*AVAILABLE RECORDS:*
-- start --

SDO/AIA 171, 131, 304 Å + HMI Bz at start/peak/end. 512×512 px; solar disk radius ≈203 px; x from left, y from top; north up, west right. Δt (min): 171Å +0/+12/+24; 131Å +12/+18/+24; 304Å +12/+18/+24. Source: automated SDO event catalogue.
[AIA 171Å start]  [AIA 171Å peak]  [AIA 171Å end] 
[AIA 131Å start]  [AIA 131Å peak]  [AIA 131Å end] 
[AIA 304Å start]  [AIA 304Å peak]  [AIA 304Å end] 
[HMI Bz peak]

-- end --
-- start --

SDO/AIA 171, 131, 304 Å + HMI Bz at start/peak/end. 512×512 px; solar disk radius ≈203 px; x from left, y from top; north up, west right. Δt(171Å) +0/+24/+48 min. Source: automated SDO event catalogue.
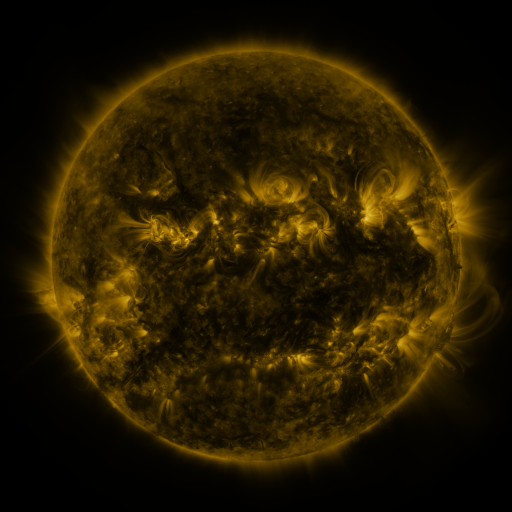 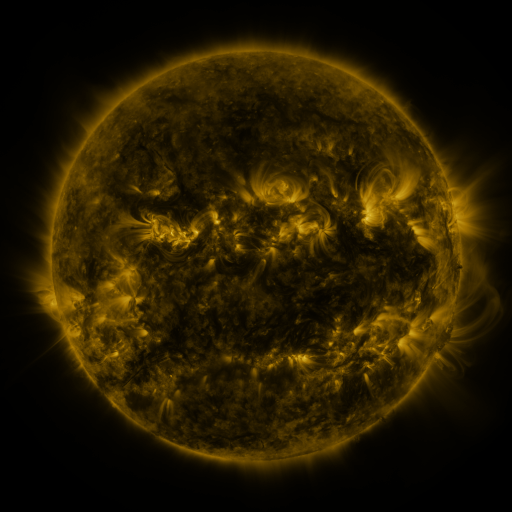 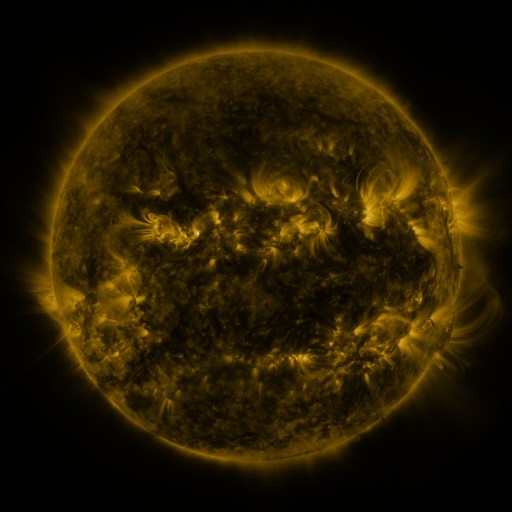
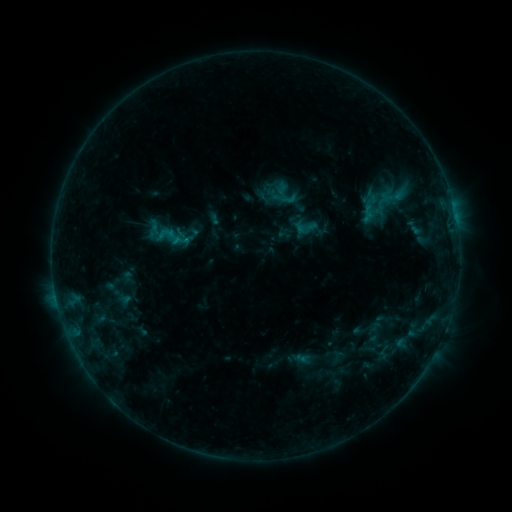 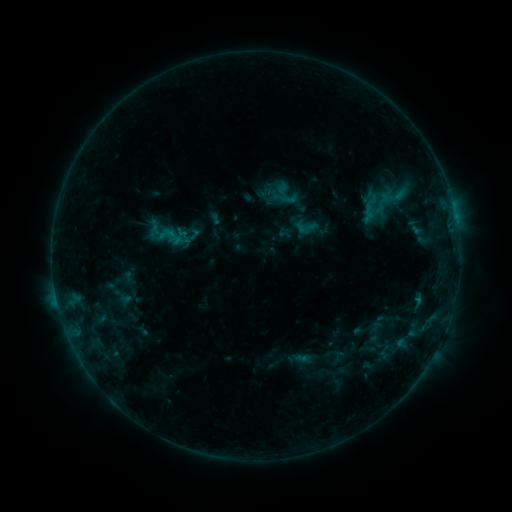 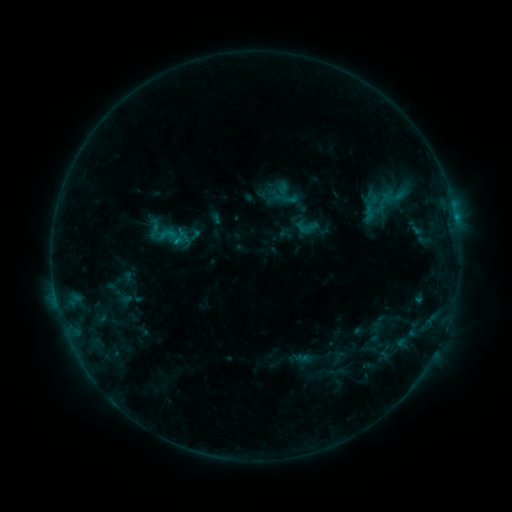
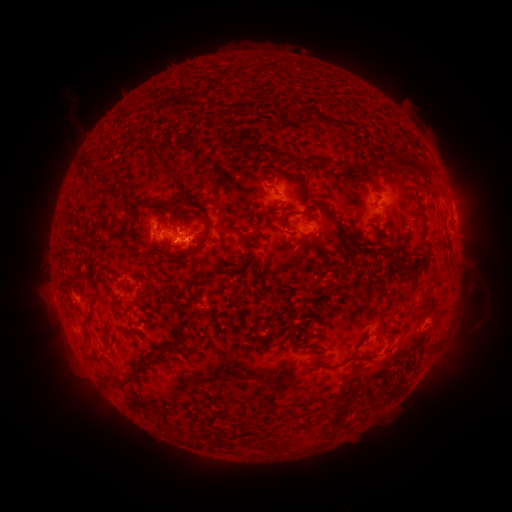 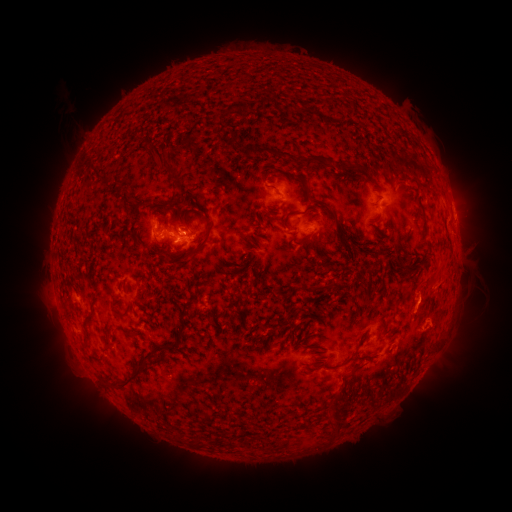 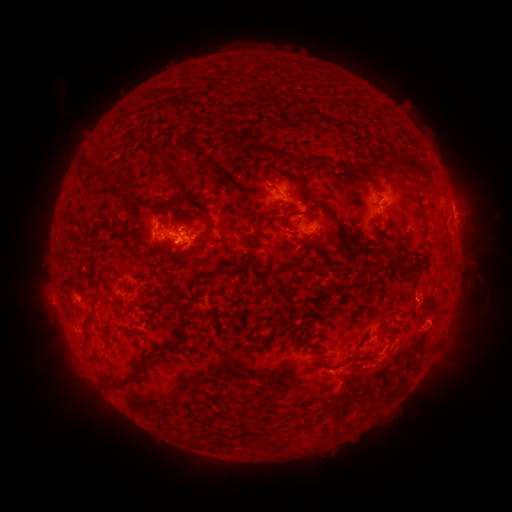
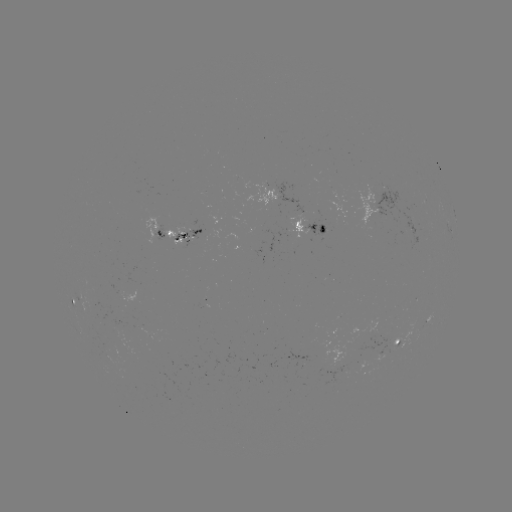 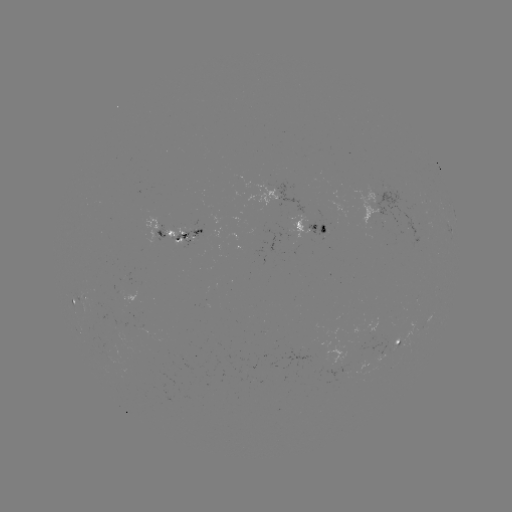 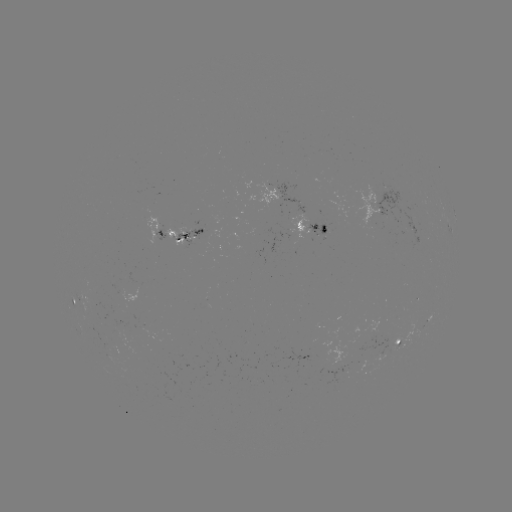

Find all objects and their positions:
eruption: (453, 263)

-- end --
-- start --

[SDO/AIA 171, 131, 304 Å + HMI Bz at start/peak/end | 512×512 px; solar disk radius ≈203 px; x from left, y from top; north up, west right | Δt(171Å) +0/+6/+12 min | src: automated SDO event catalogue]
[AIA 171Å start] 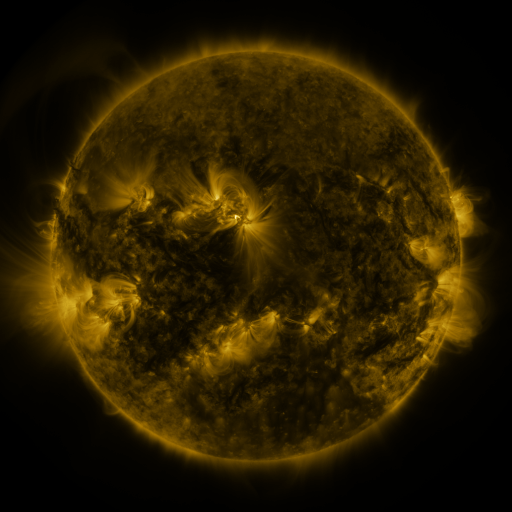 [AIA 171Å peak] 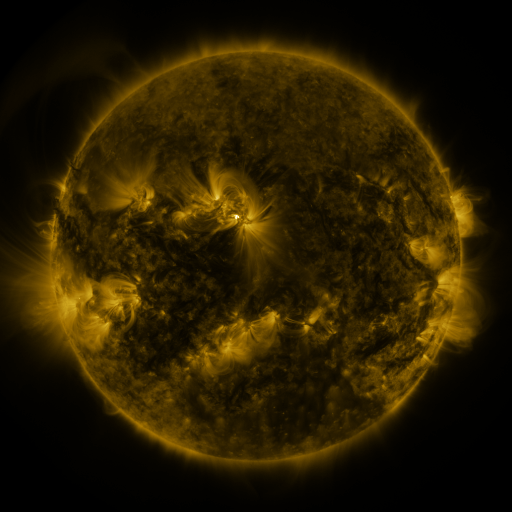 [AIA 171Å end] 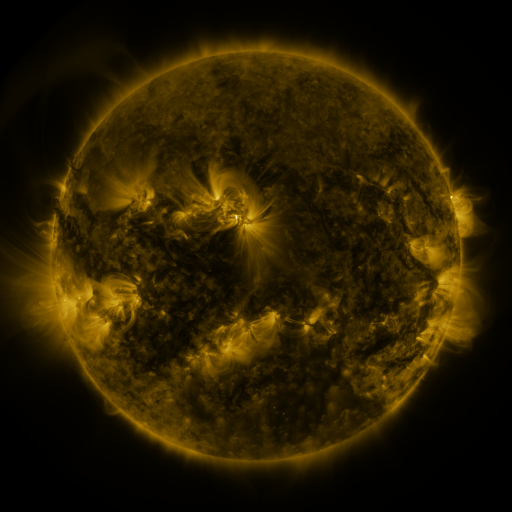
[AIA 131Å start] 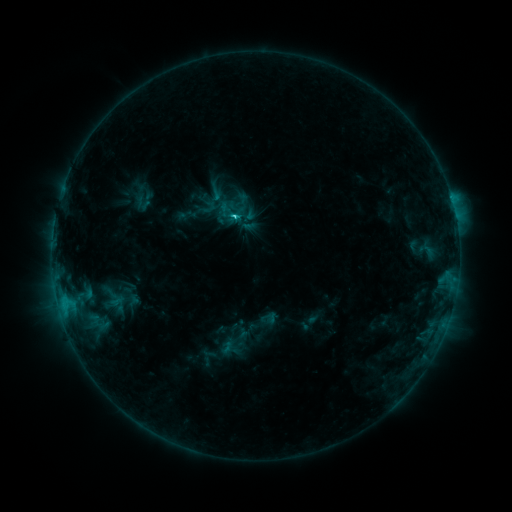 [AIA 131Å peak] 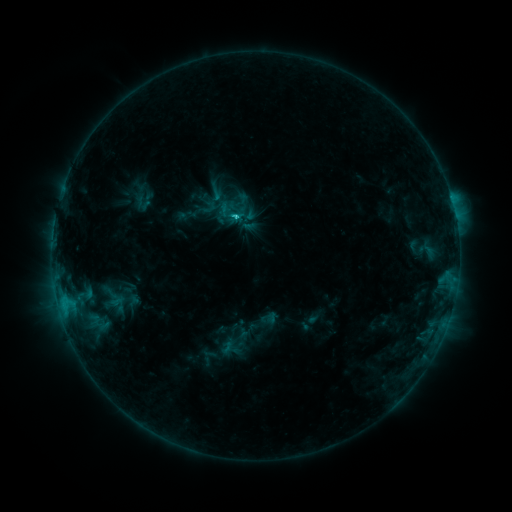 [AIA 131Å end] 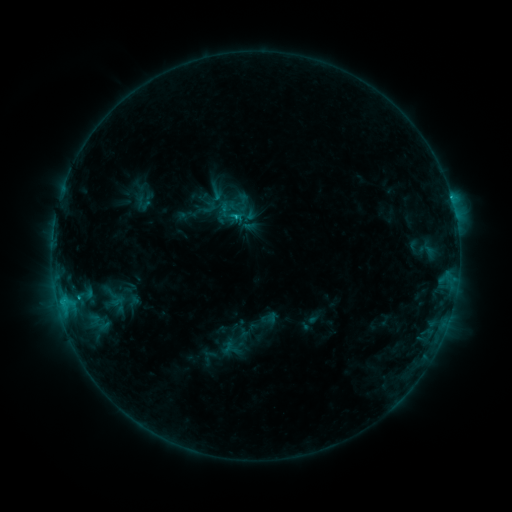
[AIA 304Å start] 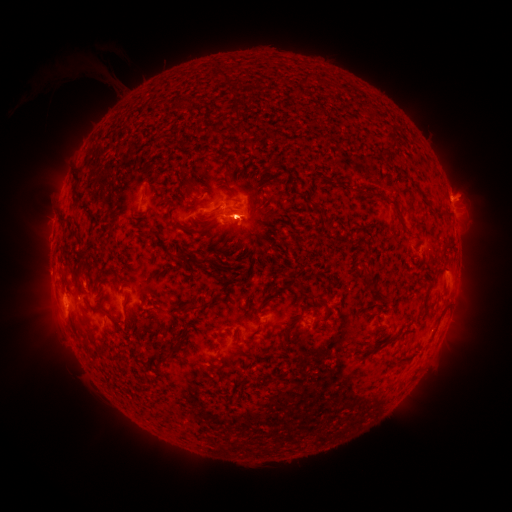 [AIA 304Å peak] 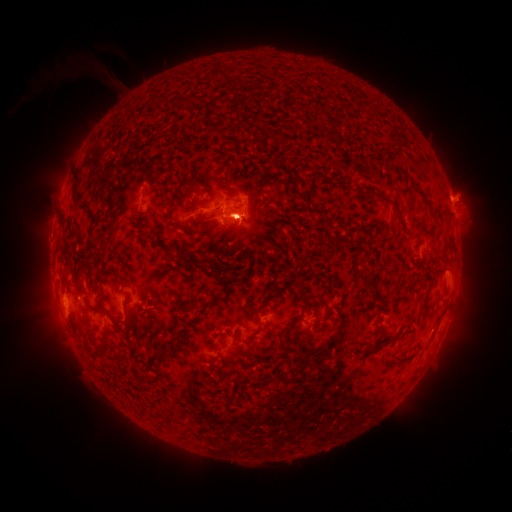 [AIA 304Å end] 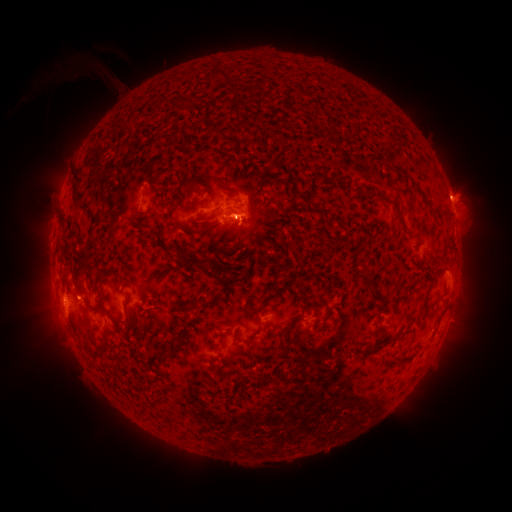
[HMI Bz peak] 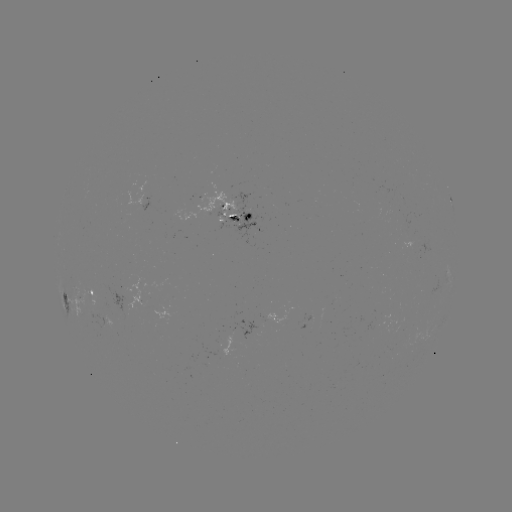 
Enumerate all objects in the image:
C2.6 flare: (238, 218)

-- end --

*INSTRUCTION:*
Arrange the lines starting at the one containing "min. Source: automated SDO event catalogue." and ending at the one containing "Find all objects" as a Markdown table with the columns Row and Text, one numbered row per line, skipping blank lines. Leave the pictures out of the answer.

*ANSWER FOR THE TASK:*
| Row | Text |
|---|---|
| 1 | SDO/AIA 171, 131, 304 Å + HMI Bz at start/peak/end. 512×512 px; solar disk radius ≈203 px; x from left, y from top; north up, west right. Δt(171Å) +0/+24/+48 min. Source: automated SDO event catalogue. |
| 2 | Find all objects and their positions: |